• [Исходный текст]
В Гоголе ожили религиозные размышления, знакомые ему с детства, — но теперь, когда многое рушилось для него, оказались вне внутренней связи эстетические искания и моральные идеи, — религиозное сознание по-новому осветило для Гоголя все — он в нем нашел выход, нашел и источник сил. Религиозный расцвет, который начинается у Гоголя с середины 1836 г., был, таким образом, имманентным событием, диалектически завершил ту драму распада эстетического гуманизма и эстетической утопии, о котором мы говорили. Здесь не было никаких внешних влияний, Гоголь сам вышел на путь религиозного пересмотра всех тем жизни в силу той особой диалектики внутреннего процесса в нем, который мы старались выше изобразить. Еще в 1836 году, уже уехав за границу, Гоголь писал Жуковскому: «Это великий перелом, великая эпоха моей жизни».

Действительно, в Гоголе — уже в новых тонах его внутренней жизни — проснулась творческая сила, которая его самого удивляла, так, что он пишет Жуковскому (тот же 1836 г.): «Кто-то незримый пишет передо мной могущественным жезлом». И тут же он пишет: «Еще один Левиафан затевается... священная дрожь пробирает меня заранее». Несколько

265

раньше писал он Жуковскому: «Львиную силу чувствую в душе своей и заметно слышу переход свой из детства в юношеский возраст».

• [Предоставленные материалы]
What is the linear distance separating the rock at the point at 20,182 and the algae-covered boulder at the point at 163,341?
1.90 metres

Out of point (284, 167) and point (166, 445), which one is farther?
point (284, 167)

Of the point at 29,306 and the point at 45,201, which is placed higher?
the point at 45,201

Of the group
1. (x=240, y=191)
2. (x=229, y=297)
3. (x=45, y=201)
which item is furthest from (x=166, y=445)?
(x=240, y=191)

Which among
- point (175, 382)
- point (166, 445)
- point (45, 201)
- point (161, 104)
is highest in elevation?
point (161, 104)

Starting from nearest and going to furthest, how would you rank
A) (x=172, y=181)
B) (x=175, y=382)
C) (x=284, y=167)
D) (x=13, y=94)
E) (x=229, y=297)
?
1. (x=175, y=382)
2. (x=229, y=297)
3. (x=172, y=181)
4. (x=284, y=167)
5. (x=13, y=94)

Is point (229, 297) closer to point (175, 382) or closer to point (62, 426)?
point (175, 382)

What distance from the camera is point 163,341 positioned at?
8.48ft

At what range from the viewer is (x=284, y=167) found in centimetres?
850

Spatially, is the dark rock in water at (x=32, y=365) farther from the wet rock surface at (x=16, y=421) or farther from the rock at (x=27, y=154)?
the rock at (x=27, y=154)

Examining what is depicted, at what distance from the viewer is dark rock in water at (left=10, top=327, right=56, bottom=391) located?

• [Задание A] С какого времени, согласно тексту о Гоголе, у него начинается религиозный расцвет?
• [Задание B] Как короче изложить абзац текста о Гоголе, начинающийся словами «В Гоголе ожили религиозные размышления», сохранив его главные факты?
• [Задание C] Напишите продолжение текста о Гоголе, начиная сразу после его последнего предложения.
Приведенные материалы никак не связаны с текстом о Гоголе.

• [Ваш ответ A] С середины 1836 года.

• [Ваш ответ B] В Гоголе ожили знакомые ему с детства религиозные размышления. Когда эстетические искания и моральные идеи утратили внутреннюю связь, религиозное сознание по-новому осветило для него все и дало ему выход и источник сил. Религиозный расцвет начался с середины 1836 г. Это было имманентное событие без внешних влияний, и оно диалектически завершило драму распада эстетического гуманизма и эстетической утопии. В 1836 году, уже за границей, Гоголь назвал в письме Жуковскому это время «великим переломом, великой эпохой» своей жизни.

• [Ваш ответ C]
Конечно, это пробуждение творческих сил — после перелома! — есть как раз следствие того, что в душе Гоголя произошел внутренний сдвиг, родилась новая духовная установка, которая без труда отодвинула все то больное и горькое, что пережил Гоголь после крушения его утопии. Прилив творческой энергии, утвердив Гоголя в его писательском пути, конечно, ни в малейшей степени не ослабил внутреннего процесса, происходившего в нем. Совершенно не прав Мочульский, когда говорит по поводу слов Гоголя о «великом переломе» в нем, что будто бы суть его в том, что «у Гоголя родилось сознание, что он национальный русский писатель». Это сознание, действительно, выросло и окрепло в Гоголе, когда он стал работать над «Мертвыми душами», но тут ведь нет еще никакого перелома! Гоголь отворачивается от прежнего типа творчества — в том числе и от создания вещей для театра, но: «Ни добрая, ни худая молва не занимает меня, — писал он из Парижа Погодину (1836 г.); «Я мертв для текущего», — добавляет он — отказываясь от написания журнальных статей, как его просит Погодин. «Как молчаливый монах, — так заканчивает это письмо Гоголь, — поэт живет в мире, не принадлежа ему, и его чистая, непорочная душа умеет беседовать только с Богом». Это и есть новый путь духовной жизни у Гоголя; он пишет близкому другу своему Прокоповичу: «Забвенья, долгого забвенья просит душа... одна лишь слава по смерти знакома душе неподдельного поэта». Через три года Гоголь пишет (конец 1839 г.) другому своему близкому другу Данилевскому: «Дух мой страдает». Через год пишет Погодину: «Многое совершилось во мне в немногое время, но я не в силах теперь писать об этом».

7. Гоголь вступает в религиозную весну, силы которой несут его душе много новых переживаний. «Как много у нас того, — писал он в начале 1841 года К. С. Аксакову, — что нужно глубоко оценить и на что взглянуть озаренными глазами». Это выражение об «озаренных глазах» ярко и просто говорит о том, во что вылился «великий перелом» у Гоголя — теперь он все начинает видеть в новом свете. «Я слышу часто чудные минуты, — писал он в это же время Жуковскому, — чудной жизнью живу, внутренней,заключенной во мне самом». Старику Аксакову он писал (начало 1841 г.): «Друг мой, я глубоко счастлив, несмотря на мое болезненное состояние, я слышу и знаю дивные минуты. Создание чудное творится и совершается в душе моей, и благодарными слезами не раз теперь полны глаза мои».